Then we come to the Elderflower Syrup.  When a recipe begins by telling me that the greatest challenge may be finding the main ingredient, and suggests that I should try looking "in the wild" in the Pacific Northwest or mid-Atlantic region, I can be pretty sure that I will never try that recipe.  Julia Child was so concerned that American women wouldn't be able to find the proper ingredients that she changed some of her recipes.  Luisa, on the other hand, tells us to go look outside.  In another state.  Really?  Once I find the elderflowers (20-25 large sprays), I should combine them with some other ingredients in my 5 quart earthenware crock.  Could I borrow yours?

While there are other examples that I could give of recipes with obscure ingredients, there are also lots that I want to try.  I will definitely make the Tomato Bread Soup, using Jim Lahey's No-Knead Bread recipe, as Luisa recommends.  I also need to make the Meatballs in Tomato-Chipotle Sauce.  My husband is always anxious to go over to one of our neighbor's houses during football games, since she makes meatballs just for him.  Now I can compete!  Of course, my neighbor is in The Typical Book Group, so she read this one too, but maybe she'll get frustrated by the elderflowers, skip a few chapters, and miss it.  And finally, I can't wait to try the Apple Tart.  I've made The Pioneer Woman's version, which she calls a "flat apple pie", a bunch of times, but it's never turned out for me.  Hopefully Luisa has the trick.

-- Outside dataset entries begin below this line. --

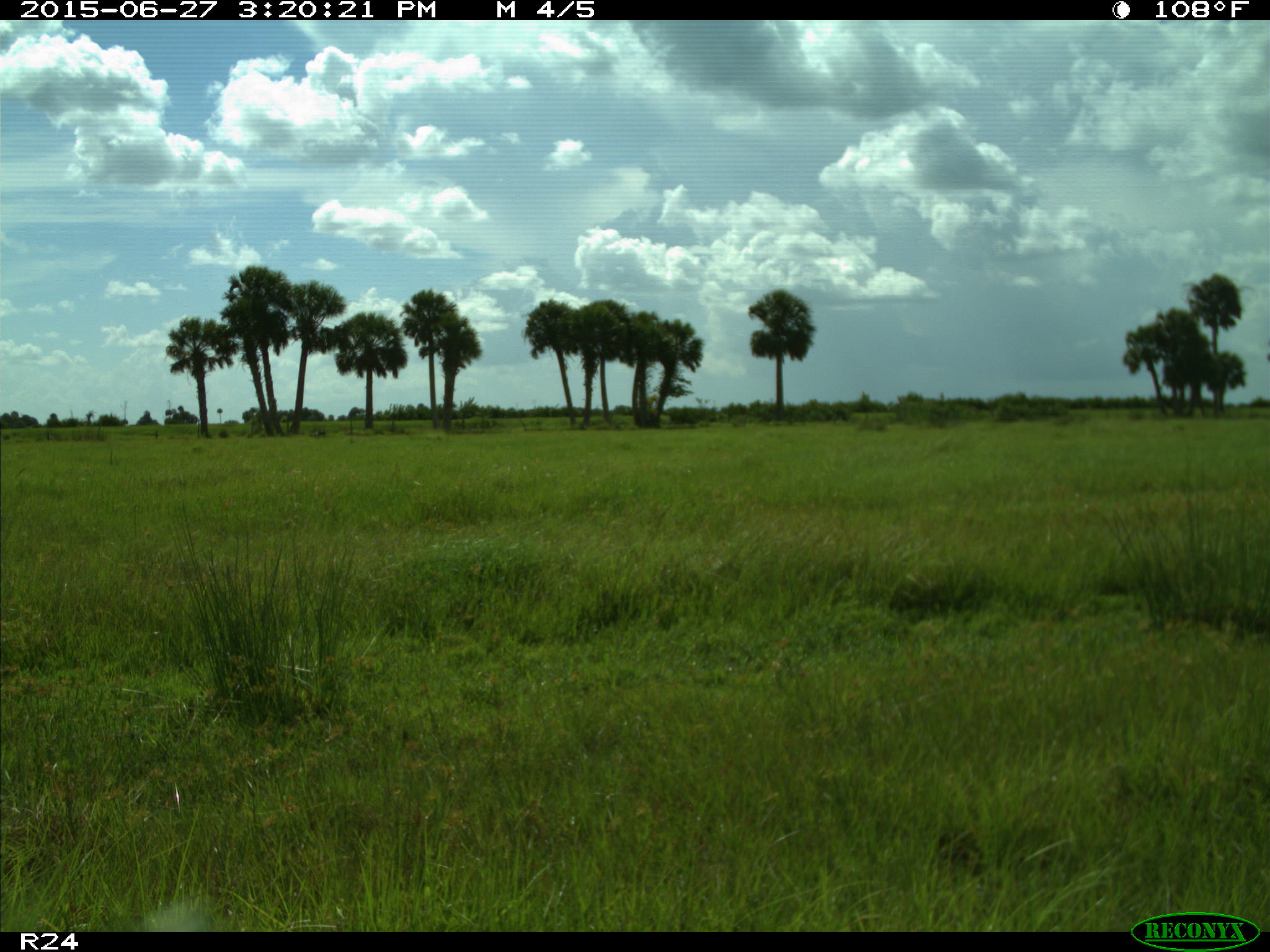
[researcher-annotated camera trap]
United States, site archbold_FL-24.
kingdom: Animalia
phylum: Chordata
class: Mammalia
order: Artiodactyla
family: Bovidae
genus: Bos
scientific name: Bos taurus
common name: domestic cow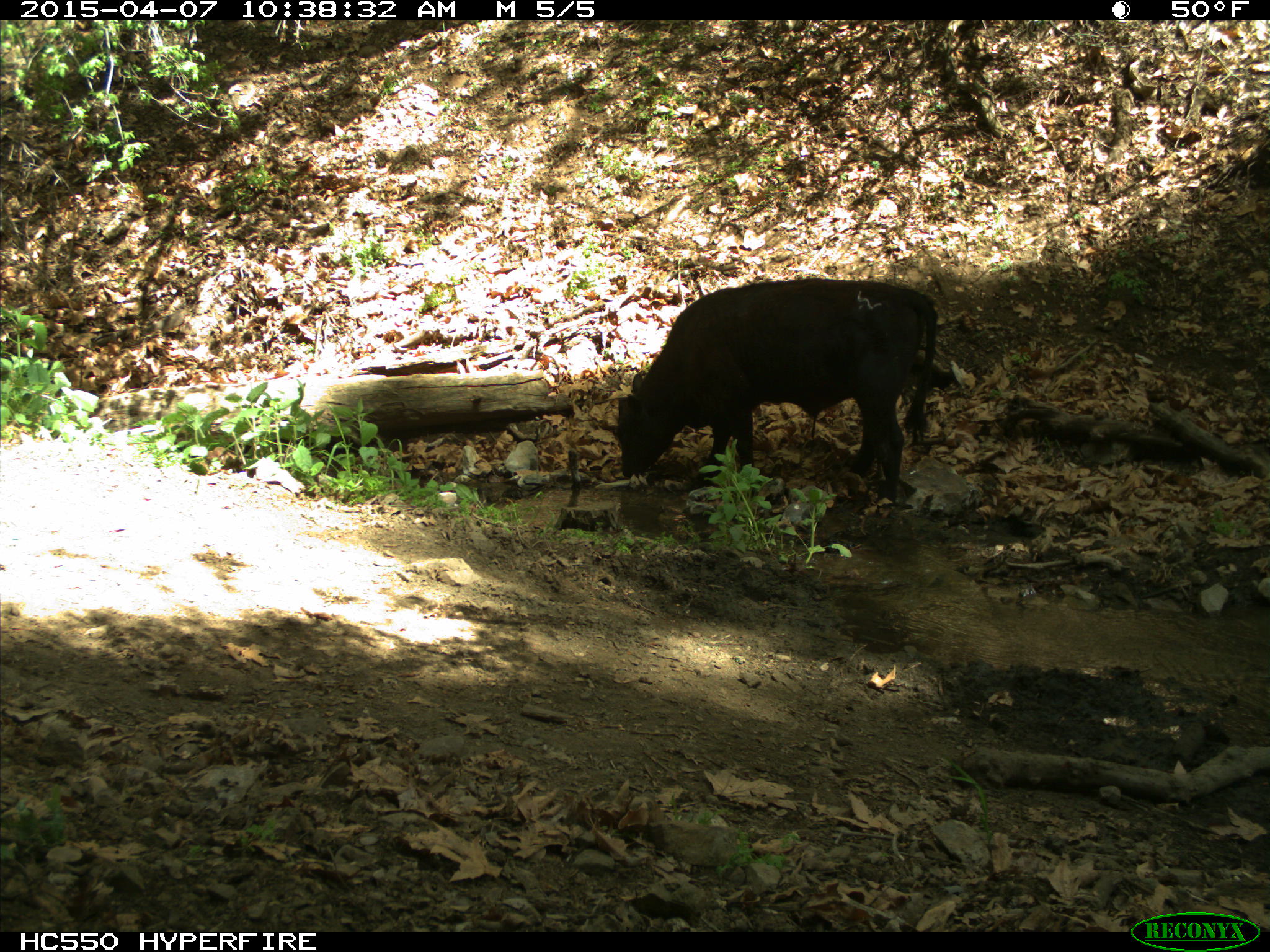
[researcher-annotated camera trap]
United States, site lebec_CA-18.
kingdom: Animalia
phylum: Chordata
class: Mammalia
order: Artiodactyla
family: Bovidae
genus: Bos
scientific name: Bos taurus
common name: domestic cow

As for the story, it is a good one, and I might have even read it without the recipes!  Luisa  lives an interesting life with her nontraditional family and her lost and found love life.  She also acts as an unofficial ambassador to Berlin, making it sound like we all should go, if only for the elderflowers.  I am adding a link to Luisa's blog to the column to the right, so we can check in and see what she is up to.  It looks good to me!